Looking back, TicNote is not just a turn in technological direction, but more like a completion—it brings together every step taken by Out There Asking over the past decade, concentrating experiences scattered across multiple levels such as human-computer interaction, hardware design, and AI services into a product that is more suitable for this era.
Currently, ADHD has become a hot social topic. “Difficulty concentrating” as a symptom is becoming increasingly popular. Besides actual ADHD patients, more and more ordinary people are beginning to notice similar symptoms in themselves and even starting to “self-diagnose.”
This has a lot to do with the massive information overload we are experiencing. Looking back, humanity has never had to receive and process so much information every day as we do today. This information pours into our eyes not only through our phones but also exists in every scenario of our lives. We receive too much information every day, and the shelf life of our thinking is getting shorter.
A common perception in the past was that, compared to physical labor, mental labor was easy, and sitting in an office was a “privilege” for a select few, a common pursuit for people. However, now, more and more people are engaged in information-related work, yet feel tired or even weary of it.
We are increasingly aware that processing information is also a burden that can lead to “fatigue.” In the present, we need to reduce the burden on our brains, just as we replace manual labor with mechanical tools. Such devices must have perception, interaction, and assistive thinking and insight capabilities, becoming our “primary senses” and “auxiliary brains.”
This may be the ultimate ambition of TicNote and Out of the Door to Ask.

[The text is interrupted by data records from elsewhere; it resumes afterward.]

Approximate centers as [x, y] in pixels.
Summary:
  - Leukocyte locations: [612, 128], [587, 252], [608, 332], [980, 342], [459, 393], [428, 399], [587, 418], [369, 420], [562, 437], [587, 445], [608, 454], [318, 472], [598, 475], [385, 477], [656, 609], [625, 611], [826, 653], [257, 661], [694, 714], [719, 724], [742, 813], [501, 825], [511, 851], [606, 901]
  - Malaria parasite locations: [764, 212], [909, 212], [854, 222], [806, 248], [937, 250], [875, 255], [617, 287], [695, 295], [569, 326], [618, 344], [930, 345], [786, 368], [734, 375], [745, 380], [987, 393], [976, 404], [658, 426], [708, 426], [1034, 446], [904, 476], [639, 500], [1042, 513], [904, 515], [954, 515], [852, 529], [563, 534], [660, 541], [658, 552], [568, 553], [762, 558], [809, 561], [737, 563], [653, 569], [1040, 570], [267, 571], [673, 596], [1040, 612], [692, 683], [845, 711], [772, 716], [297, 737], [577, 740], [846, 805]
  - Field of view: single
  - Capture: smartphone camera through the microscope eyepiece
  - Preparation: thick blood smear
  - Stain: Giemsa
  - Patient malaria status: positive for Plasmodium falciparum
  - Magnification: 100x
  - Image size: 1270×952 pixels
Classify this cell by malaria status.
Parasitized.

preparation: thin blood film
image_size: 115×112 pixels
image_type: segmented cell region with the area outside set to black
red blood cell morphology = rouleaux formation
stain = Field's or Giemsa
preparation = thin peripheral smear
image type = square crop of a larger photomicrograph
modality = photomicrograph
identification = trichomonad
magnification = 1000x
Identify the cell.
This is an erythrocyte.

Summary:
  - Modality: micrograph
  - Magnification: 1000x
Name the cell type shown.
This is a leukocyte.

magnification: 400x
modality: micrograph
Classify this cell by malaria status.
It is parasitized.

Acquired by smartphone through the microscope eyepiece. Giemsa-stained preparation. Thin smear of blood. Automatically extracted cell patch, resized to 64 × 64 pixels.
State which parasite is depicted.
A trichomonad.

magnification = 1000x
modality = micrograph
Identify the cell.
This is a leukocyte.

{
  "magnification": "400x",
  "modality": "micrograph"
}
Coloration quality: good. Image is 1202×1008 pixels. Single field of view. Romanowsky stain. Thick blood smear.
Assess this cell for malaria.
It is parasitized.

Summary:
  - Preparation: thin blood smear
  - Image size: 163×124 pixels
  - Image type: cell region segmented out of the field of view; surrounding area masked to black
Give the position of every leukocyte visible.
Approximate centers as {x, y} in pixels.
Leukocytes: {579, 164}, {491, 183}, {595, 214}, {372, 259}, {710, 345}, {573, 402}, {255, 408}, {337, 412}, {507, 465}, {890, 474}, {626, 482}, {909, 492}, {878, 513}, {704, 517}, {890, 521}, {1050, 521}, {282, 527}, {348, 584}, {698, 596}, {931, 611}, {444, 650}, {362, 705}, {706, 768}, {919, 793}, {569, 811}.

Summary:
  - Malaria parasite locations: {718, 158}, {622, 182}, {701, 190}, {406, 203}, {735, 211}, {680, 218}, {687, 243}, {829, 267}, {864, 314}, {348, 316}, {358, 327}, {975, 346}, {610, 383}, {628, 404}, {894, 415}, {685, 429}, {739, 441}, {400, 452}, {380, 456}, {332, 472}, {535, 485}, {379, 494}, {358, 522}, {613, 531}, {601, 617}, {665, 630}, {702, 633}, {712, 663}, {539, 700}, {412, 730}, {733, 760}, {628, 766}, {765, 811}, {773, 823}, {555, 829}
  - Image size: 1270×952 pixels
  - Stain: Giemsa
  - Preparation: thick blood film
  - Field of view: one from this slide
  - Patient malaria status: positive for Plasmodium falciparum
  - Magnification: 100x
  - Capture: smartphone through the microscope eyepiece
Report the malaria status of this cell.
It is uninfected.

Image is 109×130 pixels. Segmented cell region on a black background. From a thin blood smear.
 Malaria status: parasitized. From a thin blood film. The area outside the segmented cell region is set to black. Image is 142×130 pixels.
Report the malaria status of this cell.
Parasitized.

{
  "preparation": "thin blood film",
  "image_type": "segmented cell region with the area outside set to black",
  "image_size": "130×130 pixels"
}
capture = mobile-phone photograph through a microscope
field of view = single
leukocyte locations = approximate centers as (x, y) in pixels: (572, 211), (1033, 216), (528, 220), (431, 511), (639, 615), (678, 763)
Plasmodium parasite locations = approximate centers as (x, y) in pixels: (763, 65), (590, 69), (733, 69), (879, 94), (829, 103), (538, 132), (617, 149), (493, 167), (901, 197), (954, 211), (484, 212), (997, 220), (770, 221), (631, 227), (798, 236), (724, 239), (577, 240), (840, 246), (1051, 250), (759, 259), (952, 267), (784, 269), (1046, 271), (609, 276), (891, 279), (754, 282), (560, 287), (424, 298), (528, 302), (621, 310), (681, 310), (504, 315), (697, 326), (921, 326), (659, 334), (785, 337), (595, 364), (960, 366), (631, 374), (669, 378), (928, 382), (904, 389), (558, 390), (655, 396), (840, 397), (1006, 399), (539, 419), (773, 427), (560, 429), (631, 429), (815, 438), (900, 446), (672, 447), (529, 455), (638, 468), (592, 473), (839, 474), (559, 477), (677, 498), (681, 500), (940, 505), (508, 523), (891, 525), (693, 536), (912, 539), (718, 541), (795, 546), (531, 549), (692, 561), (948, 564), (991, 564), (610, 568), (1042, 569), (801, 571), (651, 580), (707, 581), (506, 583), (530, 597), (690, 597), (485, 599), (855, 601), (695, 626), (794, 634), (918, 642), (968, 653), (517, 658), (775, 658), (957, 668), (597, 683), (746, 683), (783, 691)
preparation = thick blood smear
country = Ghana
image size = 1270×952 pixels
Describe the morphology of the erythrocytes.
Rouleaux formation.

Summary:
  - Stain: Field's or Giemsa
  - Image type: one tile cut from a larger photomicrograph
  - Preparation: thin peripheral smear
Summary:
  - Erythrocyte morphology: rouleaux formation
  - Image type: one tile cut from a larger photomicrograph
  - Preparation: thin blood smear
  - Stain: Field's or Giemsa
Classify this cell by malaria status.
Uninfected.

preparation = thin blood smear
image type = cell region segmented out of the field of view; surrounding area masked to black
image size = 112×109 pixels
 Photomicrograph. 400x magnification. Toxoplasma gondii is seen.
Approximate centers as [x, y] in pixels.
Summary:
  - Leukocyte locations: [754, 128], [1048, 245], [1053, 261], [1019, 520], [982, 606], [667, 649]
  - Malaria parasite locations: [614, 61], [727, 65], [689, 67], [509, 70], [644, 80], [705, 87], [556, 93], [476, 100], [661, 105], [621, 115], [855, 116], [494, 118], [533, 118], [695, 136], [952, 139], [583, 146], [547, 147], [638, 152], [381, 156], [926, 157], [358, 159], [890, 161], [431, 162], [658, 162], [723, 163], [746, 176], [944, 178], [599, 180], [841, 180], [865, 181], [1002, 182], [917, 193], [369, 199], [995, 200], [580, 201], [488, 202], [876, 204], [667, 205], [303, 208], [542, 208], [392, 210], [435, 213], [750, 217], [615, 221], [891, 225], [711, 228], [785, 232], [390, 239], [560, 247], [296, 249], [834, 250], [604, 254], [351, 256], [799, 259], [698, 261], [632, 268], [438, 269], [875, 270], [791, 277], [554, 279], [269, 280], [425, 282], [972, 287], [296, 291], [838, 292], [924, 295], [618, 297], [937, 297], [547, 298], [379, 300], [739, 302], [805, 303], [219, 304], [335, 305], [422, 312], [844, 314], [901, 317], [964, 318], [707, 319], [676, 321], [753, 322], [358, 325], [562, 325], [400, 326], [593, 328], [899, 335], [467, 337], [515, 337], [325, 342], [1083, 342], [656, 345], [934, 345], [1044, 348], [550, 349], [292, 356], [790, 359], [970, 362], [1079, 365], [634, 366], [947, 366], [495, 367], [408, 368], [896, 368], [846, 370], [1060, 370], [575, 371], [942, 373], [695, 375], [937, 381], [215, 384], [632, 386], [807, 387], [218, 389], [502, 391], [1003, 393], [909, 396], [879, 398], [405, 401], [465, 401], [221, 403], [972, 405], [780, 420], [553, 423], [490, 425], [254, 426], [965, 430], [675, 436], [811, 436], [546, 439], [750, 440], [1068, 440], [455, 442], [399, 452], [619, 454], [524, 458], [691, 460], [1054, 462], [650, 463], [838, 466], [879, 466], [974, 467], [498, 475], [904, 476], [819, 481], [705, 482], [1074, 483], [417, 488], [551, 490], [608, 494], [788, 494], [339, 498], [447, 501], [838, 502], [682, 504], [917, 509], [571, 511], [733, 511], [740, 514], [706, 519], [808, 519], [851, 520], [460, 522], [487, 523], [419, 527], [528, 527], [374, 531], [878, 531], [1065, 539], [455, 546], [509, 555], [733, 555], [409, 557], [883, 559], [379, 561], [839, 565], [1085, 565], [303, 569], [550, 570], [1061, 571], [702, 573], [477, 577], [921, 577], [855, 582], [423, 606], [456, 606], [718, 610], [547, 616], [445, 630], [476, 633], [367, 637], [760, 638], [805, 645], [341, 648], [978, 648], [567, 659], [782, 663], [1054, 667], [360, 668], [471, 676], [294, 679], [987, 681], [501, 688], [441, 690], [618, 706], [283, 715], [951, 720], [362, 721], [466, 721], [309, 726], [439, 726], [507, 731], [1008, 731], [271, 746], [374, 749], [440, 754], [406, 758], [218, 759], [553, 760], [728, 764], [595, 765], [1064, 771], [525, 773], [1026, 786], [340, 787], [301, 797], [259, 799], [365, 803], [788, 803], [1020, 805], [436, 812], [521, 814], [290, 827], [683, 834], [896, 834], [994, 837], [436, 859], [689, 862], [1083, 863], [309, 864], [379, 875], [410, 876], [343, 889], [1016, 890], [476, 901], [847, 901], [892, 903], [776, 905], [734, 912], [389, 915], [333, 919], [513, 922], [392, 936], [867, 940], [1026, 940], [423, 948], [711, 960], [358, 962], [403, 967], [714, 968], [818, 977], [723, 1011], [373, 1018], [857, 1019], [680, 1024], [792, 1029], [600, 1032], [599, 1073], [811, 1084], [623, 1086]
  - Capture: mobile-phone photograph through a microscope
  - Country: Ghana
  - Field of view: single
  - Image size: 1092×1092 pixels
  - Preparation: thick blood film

Today, the vast majority of AI products are providing users with information from a “single scenario perspective.” In fact, the ultimate future of AI should be able to assist users in managing their entire memory and thinking, which includes not only information and knowledge but also recollections. Currently, the AI industry has proposed the concept of “life streams.” The recorded life stream is essentially our “memory warehouse.” What Agentic AI can do is elevate this memory warehouse, unearthing thoughts and insights that we are often unaware of, ultimately helping us lighten the burden of receiving information and sparking more inspiration.
In the foreseeable future, each of us will need an agent with perfect memory and the ability to assist us in our thinking, helping us to reorganize the information we receive and expand the dimensions of our thought. The built-in “Eureka Moment” feature in TicNote has already offered a glimpse of this future. It can provide users with AI perspectives of “insights” based on the data saved by the user.
Currently, the vast majority of AI assistant products are trained based on publicly available corpora in a broad sense, and they largely aim for a goal of “omniscience and omnipotence” in their training and development. However, what more users actually need is a kind of “personalized AI”. This Agentic AI should understand our private knowledge more and provide information that is relevant to us, helping us build personalized experiences.
For Du Chumen Wenwen and Li Zhifei, TicNote is not only a successful realization of their technological ideals over the past twelve years but also a new departure towards the future of AIGC. They have arrived at a new era of human-computer interaction, an era of AIGC. TicNote is by no means a “speculation” in terms of products, but rather a culmination of a long-term technological “romance.”
In April last year, Out of the Door Technology went public, becoming the first AIGC stock in China. For Li Zhifei and his team, solving the issue of “money” has never been the most important thing; what matters more is that they can refine the technology they firmly believe in to its best state and then bring it to the world.
Now, it has taken a solid step forward again.